Travellers are told in guide books that the first thing to do in a medical emergency is “get to Thailand”. Laos people don’t expect much in the way of modern advances; they even travel overseas to go to movies! And when it comes to cosmetic care, while neighbouring Malaysia and Thailand have boom industries in nips, tucks, botox, fillers, whiteners, veneers, crowns, canals.. you name it, Laos is like the twilight zone in health.

But it’s very much in the sites of the beauty industry. The global brands have clawed their way into the dreams and pockets of women in developing nations all over the world. The ideal they sell in Asia is even more surreal than it is in the West, where at least women are actually born white. Here they are reminded on every wall and shop window, in every store, magazine, bus, cafe and toilet that being attractive requires white skin... and white teeth. I’ve even seen men in the markets, where very poor farm women sell veggies, insects and rice dishes on blankets on the ground, giving away posters of young Asian women airbrushed to the nines, advertising beauty and therefore happiness, with skin bleaches.

Women are strongly persuaded to burn away their native honey complexions with skin whitening potions (including deodorants) and it’s such a successful campaign that if you want a moisturiser without the chemicals: good luck!

The darker your complexion in Asia, the more poor and ugly you could be considered to be.
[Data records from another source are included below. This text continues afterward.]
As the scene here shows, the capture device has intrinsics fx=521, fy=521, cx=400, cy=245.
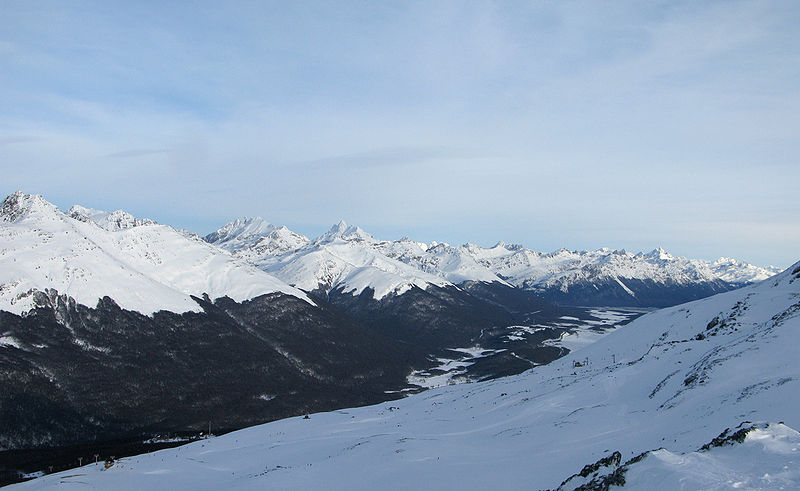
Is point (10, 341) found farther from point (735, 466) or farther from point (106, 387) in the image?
point (735, 466)

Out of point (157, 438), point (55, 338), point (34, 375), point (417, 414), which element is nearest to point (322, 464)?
point (417, 414)

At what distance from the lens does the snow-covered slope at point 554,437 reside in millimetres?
26844

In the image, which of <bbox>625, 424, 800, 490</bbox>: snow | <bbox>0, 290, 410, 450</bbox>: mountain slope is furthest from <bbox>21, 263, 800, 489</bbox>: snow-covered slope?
<bbox>0, 290, 410, 450</bbox>: mountain slope

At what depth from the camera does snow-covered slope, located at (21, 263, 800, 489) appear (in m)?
26.8

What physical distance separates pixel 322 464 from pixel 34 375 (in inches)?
5441

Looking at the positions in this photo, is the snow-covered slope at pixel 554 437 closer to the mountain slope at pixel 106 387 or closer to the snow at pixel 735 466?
the snow at pixel 735 466

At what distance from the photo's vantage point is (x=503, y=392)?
3214 inches

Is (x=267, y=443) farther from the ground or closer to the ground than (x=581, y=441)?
closer to the ground

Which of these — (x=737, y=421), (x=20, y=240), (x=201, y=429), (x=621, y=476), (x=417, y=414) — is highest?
(x=20, y=240)

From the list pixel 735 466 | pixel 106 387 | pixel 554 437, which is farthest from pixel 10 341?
pixel 735 466

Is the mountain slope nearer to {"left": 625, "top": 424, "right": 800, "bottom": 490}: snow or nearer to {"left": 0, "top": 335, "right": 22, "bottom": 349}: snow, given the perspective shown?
A: {"left": 0, "top": 335, "right": 22, "bottom": 349}: snow

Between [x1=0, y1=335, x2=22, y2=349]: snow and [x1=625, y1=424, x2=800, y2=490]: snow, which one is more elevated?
[x1=0, y1=335, x2=22, y2=349]: snow

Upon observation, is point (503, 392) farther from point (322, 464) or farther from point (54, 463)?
point (54, 463)

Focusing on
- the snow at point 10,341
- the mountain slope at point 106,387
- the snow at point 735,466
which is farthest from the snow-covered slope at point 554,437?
the snow at point 10,341
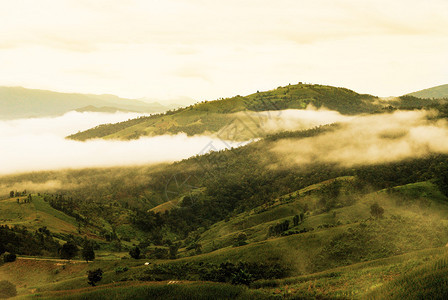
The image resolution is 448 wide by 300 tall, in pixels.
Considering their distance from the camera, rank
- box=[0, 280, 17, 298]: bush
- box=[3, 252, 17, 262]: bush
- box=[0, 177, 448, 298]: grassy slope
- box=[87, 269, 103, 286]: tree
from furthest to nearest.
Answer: box=[3, 252, 17, 262]: bush, box=[0, 280, 17, 298]: bush, box=[87, 269, 103, 286]: tree, box=[0, 177, 448, 298]: grassy slope

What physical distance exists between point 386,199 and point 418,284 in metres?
132

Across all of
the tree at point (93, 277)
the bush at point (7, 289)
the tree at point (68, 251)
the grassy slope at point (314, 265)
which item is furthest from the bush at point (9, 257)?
the tree at point (93, 277)

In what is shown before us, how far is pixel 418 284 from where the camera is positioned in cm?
5669

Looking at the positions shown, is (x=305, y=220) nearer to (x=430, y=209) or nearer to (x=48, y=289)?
(x=430, y=209)

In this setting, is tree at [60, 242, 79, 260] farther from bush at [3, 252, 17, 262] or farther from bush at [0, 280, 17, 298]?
bush at [0, 280, 17, 298]

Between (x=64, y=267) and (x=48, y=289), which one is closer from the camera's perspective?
(x=48, y=289)

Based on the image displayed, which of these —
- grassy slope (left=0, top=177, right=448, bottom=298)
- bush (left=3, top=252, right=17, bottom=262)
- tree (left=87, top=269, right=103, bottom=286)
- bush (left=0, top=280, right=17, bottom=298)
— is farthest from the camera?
bush (left=3, top=252, right=17, bottom=262)

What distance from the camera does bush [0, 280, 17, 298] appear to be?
94500 mm

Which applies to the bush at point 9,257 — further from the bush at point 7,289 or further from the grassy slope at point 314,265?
the bush at point 7,289

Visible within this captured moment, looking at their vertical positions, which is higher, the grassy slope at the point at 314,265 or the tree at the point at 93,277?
the tree at the point at 93,277

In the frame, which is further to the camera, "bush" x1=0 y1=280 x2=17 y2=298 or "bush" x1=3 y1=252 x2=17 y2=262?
"bush" x1=3 y1=252 x2=17 y2=262

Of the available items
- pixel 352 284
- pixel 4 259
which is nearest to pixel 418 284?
pixel 352 284

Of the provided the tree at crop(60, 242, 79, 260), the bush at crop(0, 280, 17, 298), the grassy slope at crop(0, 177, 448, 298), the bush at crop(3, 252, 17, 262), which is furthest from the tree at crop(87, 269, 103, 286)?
the bush at crop(3, 252, 17, 262)

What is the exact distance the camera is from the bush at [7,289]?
94500 millimetres
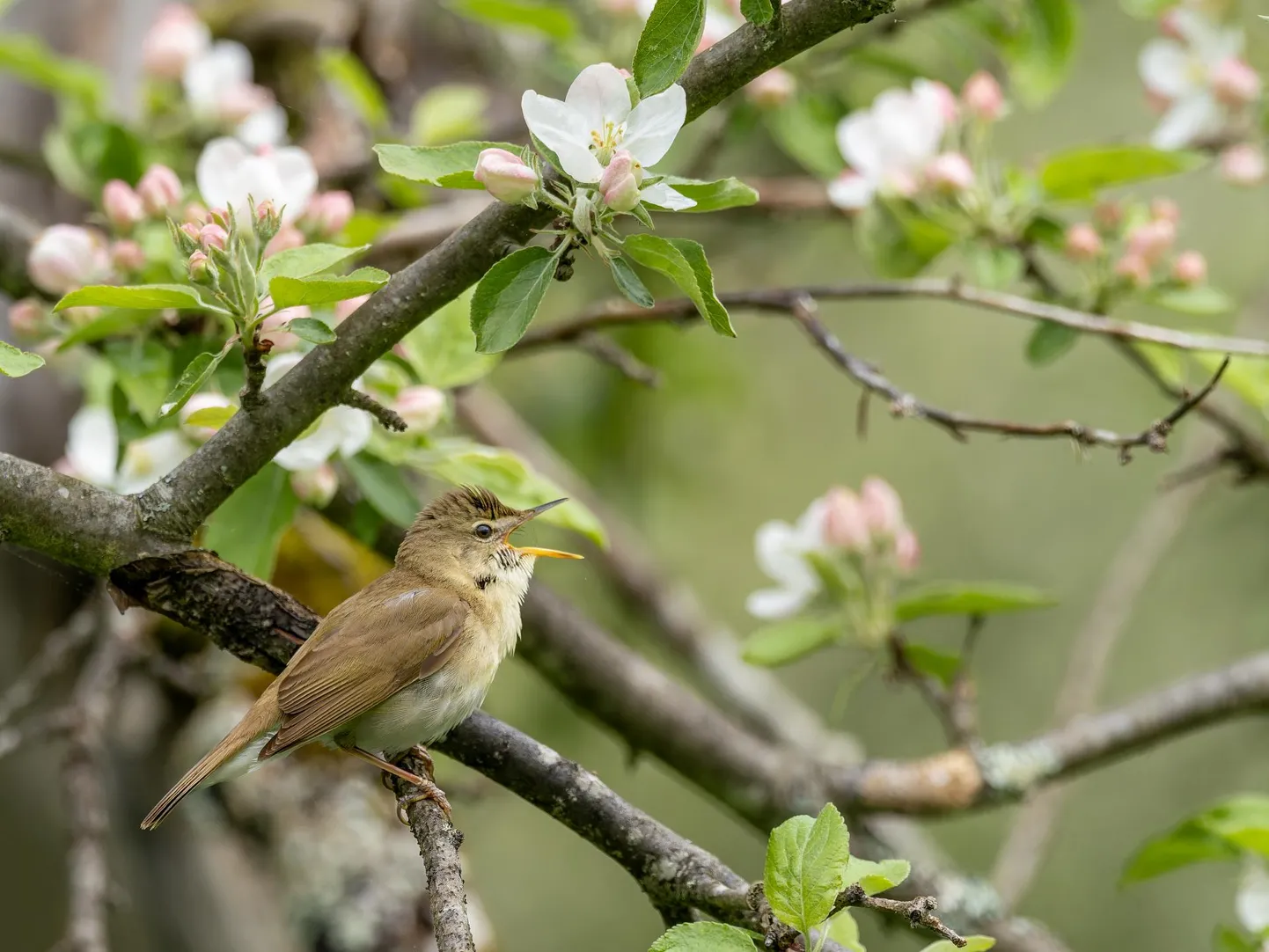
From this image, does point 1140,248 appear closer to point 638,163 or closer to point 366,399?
point 638,163

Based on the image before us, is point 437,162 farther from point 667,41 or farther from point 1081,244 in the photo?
point 1081,244

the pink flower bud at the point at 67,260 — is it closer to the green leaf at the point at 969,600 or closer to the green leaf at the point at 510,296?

And the same goes for teeth. Despite poor access to dental care, a contaminated water supply, saturation of the food market by Nestle, Pepsi (the official drink of Laos) and the rest with sweetened everything, decayed or damaged teeth carry the same stigma as the first world and can shatter your self-image and work prospects.

For a girl like Titi the chance of having what we consider standard, necessary restorative care are practically zero. She knows full well that she will end up with a dodgy-looking pair of badly colour-matched restorations – at best. She knows full well that her teeth could now betray her. You see the results of poor dental work everywhere in Laos – it’s the reason many women hide their smiles. Ex-pats and Aid workers, however, are highly valued clients for dental work but would never shop in Laos.

When I ask one Australian how to get help for Titi, she simply scoffs,”Stay out of it.”

“She’ll never have the money to get to Chiang Mai for a proper job (about $40 by bus and perhaps $150 for the work). And if you help her she’ll smell money and rip you off. Besides, they get free dental at the hospital. Stay out of it.”

For the price of a haircut in Sydney I could get Titi gorgeous new teeth and a straight new bicycle. But is it really right to interfere? I search around town for the Dental Centre and find it rotting into the ground in an abandoned medical complex. Nobody answers the door, which is swinging off its hinges. I sit on the steps under a flowerless frangipani and set to wondering once again, was it really better to have been a writer when I could have been a dentist?